My suggestion is to consider Uzzah's death as David would have perceived it. As being his fault. He is reported to be distressed and afraid. And there is even reason to believe he was upset or angry with himself (by understanding verse 8 to be saying, "and David was angry towards David", vayichar l'David as opposed to the verse before when God gets angry where it is, vayichar ahf Adonai b'Uzzah, "and God became angered at Uzzah".)
The good leader, or anyone in a position of responsibility, should on some level feel partly to blame, partly at fault, when people under their direction fail or make mistakes. But the person truly dedicated to their responsibilities will not wallow in self-pity or overrate their victimization. The good leader will make adjustments, make amends, and move on to do what has to be done, what is required of them.
We see King David going through this process.
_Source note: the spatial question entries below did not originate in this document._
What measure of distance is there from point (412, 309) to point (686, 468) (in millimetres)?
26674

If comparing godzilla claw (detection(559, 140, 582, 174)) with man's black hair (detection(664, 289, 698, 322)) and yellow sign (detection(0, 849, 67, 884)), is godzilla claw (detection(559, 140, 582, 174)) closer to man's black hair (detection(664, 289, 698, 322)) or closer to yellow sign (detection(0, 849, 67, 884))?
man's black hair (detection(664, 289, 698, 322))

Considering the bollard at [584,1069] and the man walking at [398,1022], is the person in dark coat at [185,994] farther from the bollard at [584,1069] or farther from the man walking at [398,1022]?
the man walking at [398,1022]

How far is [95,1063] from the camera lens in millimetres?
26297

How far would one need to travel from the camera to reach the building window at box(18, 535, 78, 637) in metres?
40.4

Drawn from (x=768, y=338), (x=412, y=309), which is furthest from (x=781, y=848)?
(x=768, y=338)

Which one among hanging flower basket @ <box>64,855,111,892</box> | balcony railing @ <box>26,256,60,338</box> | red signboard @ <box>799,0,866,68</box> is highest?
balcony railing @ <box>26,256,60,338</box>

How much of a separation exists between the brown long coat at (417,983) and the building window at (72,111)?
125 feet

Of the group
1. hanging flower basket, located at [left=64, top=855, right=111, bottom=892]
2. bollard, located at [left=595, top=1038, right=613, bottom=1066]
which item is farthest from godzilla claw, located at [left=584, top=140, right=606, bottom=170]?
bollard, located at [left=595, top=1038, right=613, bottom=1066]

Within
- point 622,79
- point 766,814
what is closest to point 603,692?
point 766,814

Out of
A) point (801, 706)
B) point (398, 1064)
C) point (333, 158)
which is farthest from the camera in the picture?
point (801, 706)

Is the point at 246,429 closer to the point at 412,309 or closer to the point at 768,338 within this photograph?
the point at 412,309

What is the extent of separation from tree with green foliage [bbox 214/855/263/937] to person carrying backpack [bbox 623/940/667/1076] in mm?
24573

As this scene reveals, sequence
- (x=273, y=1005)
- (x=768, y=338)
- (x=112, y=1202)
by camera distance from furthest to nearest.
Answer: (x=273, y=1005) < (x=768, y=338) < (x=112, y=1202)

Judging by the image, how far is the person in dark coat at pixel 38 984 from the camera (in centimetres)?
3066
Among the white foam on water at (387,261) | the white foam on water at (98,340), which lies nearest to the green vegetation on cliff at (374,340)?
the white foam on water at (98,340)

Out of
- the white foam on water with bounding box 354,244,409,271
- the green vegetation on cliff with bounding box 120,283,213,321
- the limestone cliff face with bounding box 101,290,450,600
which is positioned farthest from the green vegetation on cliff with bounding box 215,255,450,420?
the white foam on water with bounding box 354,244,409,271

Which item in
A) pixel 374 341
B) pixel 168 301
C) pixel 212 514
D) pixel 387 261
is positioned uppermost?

Following Uzzah's death he leaves the Ark where it is (well, close by, at someone's house). David makes the incident about David. His pride, his fears, how he will be perceived by others - these win out even over a man's death and fulfilling God's job for David to do.
Finally though, we see David take up his responsibilities and bring the Ark to Jerusalem. This happens when David sees the Ark bless the random man with whom David left it. It's not about being a king David sees, its about finishing the task. And in finishing it, David is filled with real joy for meeting his obligations to God and as a leader. And even when Michal, the daughter of King Saul, criticizes David for how he is singing and dancing in celebration of the Ark's arrival, David is not bothered, not hurt by it. He is fully engaged in doing what is right and not making it about himself.
Does any of this explain why Uzzah died? Perhaps it doesn't. Or perhaps the text very subtly does. Perhaps Uzzah just died. Perhaps he was crushed by the falling Ark in a true accident. And perhaps the text, through its careful use of language is putting us into David's head, giving us David's take on what happened. As we have laid out above, it would fit the story of David's overall development and growth to see it that way.
And so perhaps in the end Uzzah's death does turn out to be important. Because through confronting that death, David realized that even as king, it wasn't all about him. And that even when faced with setbacks and tragedy, the good leader does not give up (and certainly does not see himself as a greater victim than someone who literally died!) but addresses the mistakes, learns from them, and carries on. And in so doing comes to know a joy and satisfaction that come from a job well done.